* Data listing:
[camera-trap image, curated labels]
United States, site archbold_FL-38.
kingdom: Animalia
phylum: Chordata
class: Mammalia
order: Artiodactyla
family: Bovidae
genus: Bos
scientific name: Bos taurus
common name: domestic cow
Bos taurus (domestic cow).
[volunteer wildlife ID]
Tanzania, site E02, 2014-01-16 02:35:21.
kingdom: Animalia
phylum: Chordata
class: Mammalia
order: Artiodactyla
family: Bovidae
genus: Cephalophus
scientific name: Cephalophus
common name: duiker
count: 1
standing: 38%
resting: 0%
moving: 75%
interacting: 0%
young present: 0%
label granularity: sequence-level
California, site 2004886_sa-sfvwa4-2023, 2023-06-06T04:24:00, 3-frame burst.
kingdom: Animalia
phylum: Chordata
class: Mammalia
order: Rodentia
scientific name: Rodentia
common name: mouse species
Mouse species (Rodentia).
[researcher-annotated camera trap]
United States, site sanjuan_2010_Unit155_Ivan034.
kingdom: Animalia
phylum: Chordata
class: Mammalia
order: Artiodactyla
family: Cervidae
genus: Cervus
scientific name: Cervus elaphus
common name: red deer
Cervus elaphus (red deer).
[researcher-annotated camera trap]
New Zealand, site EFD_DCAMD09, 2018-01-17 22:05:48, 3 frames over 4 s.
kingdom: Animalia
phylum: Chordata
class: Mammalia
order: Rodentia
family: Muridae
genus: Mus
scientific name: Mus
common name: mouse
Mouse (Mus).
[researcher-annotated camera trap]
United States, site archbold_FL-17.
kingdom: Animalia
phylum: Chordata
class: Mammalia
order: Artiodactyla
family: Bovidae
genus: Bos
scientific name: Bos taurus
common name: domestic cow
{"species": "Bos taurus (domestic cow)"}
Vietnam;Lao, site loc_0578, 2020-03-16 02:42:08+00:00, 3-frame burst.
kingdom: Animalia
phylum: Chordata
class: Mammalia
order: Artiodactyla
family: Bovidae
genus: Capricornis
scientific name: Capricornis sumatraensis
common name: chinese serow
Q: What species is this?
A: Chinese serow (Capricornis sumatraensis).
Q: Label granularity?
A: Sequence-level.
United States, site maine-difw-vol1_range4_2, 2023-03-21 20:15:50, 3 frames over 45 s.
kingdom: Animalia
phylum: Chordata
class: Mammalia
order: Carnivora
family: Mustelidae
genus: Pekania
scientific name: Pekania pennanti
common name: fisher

* Work instruction:
The expected answer is every line above in which the word "frames" appears.

* Result of the exercise:
New Zealand, site EFD_DCAMD09, 2018-01-17 22:05:48, 3 frames over 4 s.
United States, site maine-difw-vol1_range4_2, 2023-03-21 20:15:50, 3 frames over 45 s.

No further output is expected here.